Qué se pide
Modifica el tramo que va desde la línea que contiene "Is (x=1333, y=579)" hasta el final de los registros. Reescribe esas líneas sustituyendo "higher" por "lower" y sin cambiar nada más.

Registros del ejercicio
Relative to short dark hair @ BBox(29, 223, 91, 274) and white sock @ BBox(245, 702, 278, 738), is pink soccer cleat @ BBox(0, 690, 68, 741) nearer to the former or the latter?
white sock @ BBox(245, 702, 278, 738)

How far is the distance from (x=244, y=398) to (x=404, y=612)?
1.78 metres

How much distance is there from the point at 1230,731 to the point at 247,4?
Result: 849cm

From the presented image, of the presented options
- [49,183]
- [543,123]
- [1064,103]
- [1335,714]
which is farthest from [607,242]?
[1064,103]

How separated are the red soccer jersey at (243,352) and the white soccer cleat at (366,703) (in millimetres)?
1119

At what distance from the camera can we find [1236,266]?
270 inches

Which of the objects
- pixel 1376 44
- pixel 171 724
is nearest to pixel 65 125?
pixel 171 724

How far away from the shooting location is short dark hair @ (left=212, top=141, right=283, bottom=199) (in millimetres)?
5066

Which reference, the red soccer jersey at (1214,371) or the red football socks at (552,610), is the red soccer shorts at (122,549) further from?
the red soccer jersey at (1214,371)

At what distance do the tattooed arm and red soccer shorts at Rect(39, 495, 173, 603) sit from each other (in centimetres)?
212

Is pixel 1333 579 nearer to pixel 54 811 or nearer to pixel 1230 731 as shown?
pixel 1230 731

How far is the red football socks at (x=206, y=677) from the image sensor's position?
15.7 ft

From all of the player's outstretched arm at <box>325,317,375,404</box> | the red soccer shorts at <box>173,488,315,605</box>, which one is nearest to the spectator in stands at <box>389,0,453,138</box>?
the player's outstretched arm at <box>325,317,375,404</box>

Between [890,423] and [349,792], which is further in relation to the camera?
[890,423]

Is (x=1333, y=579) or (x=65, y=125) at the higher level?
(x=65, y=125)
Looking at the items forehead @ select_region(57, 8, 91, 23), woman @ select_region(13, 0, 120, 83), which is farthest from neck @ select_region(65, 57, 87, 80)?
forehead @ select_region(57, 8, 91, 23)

Solución completa
Is (x=1333, y=579) or (x=65, y=125) at the lower level?
(x=65, y=125)
Looking at the items forehead @ select_region(57, 8, 91, 23), woman @ select_region(13, 0, 120, 83), which is farthest from neck @ select_region(65, 57, 87, 80)?
forehead @ select_region(57, 8, 91, 23)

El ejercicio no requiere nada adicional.